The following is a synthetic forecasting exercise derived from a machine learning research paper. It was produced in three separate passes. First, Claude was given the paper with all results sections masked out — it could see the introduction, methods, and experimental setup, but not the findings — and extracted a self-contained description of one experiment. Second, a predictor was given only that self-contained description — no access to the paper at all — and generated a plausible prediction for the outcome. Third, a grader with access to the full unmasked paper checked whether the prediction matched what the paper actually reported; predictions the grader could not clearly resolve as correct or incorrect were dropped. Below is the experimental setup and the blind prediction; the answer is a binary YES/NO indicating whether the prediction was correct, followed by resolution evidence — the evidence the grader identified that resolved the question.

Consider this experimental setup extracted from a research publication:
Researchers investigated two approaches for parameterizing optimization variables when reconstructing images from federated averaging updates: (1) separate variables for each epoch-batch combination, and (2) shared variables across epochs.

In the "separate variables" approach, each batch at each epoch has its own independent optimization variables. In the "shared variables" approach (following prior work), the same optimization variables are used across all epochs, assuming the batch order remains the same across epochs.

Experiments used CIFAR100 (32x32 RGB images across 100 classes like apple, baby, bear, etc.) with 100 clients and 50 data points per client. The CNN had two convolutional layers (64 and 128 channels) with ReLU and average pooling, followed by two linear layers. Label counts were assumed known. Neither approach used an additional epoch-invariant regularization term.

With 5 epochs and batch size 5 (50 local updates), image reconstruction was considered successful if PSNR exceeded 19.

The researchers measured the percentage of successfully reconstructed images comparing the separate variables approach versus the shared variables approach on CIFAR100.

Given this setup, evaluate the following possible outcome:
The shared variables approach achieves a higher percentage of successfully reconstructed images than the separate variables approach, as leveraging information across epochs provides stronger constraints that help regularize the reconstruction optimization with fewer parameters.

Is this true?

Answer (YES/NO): NO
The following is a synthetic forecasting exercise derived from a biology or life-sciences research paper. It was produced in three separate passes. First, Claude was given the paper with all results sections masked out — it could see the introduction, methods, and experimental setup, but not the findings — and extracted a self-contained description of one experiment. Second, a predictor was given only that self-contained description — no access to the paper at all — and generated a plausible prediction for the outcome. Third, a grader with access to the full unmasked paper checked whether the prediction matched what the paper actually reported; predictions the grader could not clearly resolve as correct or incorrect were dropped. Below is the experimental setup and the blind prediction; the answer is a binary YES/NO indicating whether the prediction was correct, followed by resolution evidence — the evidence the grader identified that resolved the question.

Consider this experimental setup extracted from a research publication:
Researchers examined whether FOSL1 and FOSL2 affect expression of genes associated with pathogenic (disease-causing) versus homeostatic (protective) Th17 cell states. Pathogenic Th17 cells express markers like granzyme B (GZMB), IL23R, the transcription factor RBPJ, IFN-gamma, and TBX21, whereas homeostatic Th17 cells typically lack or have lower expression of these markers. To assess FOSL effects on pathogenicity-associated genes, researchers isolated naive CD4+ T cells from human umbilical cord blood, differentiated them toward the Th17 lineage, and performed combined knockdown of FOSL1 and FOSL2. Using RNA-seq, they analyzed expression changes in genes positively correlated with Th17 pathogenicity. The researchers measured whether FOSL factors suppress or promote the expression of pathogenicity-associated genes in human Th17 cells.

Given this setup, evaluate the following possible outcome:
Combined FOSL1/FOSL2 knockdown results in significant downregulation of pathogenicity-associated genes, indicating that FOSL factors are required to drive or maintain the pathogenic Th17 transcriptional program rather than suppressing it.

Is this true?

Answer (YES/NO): NO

○ ○ ○

The records above are to be output in full and without error.

### EXPECTED OUTPUT
The following is a synthetic forecasting exercise derived from a machine learning research paper. It was produced in three separate passes. First, Claude was given the paper with all results sections masked out — it could see the introduction, methods, and experimental setup, but not the findings — and extracted a self-contained description of one experiment. Second, a predictor was given only that self-contained description — no access to the paper at all — and generated a plausible prediction for the outcome. Third, a grader with access to the full unmasked paper checked whether the prediction matched what the paper actually reported; predictions the grader could not clearly resolve as correct or incorrect were dropped. Below is the experimental setup and the blind prediction; the answer is a binary YES/NO indicating whether the prediction was correct, followed by resolution evidence — the evidence the grader identified that resolved the question.

Consider this experimental setup extracted from a research publication:
Researchers investigated two approaches for parameterizing optimization variables when reconstructing images from federated averaging updates: (1) separate variables for each epoch-batch combination, and (2) shared variables across epochs.

In the "separate variables" approach, each batch at each epoch has its own independent optimization variables. In the "shared variables" approach (following prior work), the same optimization variables are used across all epochs, assuming the batch order remains the same across epochs.

Experiments used CIFAR100 (32x32 RGB images across 100 classes like apple, baby, bear, etc.) with 100 clients and 50 data points per client. The CNN had two convolutional layers (64 and 128 channels) with ReLU and average pooling, followed by two linear layers. Label counts were assumed known. Neither approach used an additional epoch-invariant regularization term.

With 5 epochs and batch size 5 (50 local updates), image reconstruction was considered successful if PSNR exceeded 19.

The researchers measured the percentage of successfully reconstructed images comparing the separate variables approach versus the shared variables approach on CIFAR100.

Given this setup, evaluate the following possible outcome:
The shared variables approach achieves a higher percentage of successfully reconstructed images than the separate variables approach, as leveraging information across epochs provides stronger constraints that help regularize the reconstruction optimization with fewer parameters.

Is this true?

Answer (YES/NO): NO
The following is a synthetic forecasting exercise derived from a biology or life-sciences research paper. It was produced in three separate passes. First, Claude was given the paper with all results sections masked out — it could see the introduction, methods, and experimental setup, but not the findings — and extracted a self-contained description of one experiment. Second, a predictor was given only that self-contained description — no access to the paper at all — and generated a plausible prediction for the outcome. Third, a grader with access to the full unmasked paper checked whether the prediction matched what the paper actually reported; predictions the grader could not clearly resolve as correct or incorrect were dropped. Below is the experimental setup and the blind prediction; the answer is a binary YES/NO indicating whether the prediction was correct, followed by resolution evidence — the evidence the grader identified that resolved the question.

Consider this experimental setup extracted from a research publication:
Researchers examined whether FOSL1 and FOSL2 affect expression of genes associated with pathogenic (disease-causing) versus homeostatic (protective) Th17 cell states. Pathogenic Th17 cells express markers like granzyme B (GZMB), IL23R, the transcription factor RBPJ, IFN-gamma, and TBX21, whereas homeostatic Th17 cells typically lack or have lower expression of these markers. To assess FOSL effects on pathogenicity-associated genes, researchers isolated naive CD4+ T cells from human umbilical cord blood, differentiated them toward the Th17 lineage, and performed combined knockdown of FOSL1 and FOSL2. Using RNA-seq, they analyzed expression changes in genes positively correlated with Th17 pathogenicity. The researchers measured whether FOSL factors suppress or promote the expression of pathogenicity-associated genes in human Th17 cells.

Given this setup, evaluate the following possible outcome:
Combined FOSL1/FOSL2 knockdown results in significant downregulation of pathogenicity-associated genes, indicating that FOSL factors are required to drive or maintain the pathogenic Th17 transcriptional program rather than suppressing it.

Is this true?

Answer (YES/NO): NO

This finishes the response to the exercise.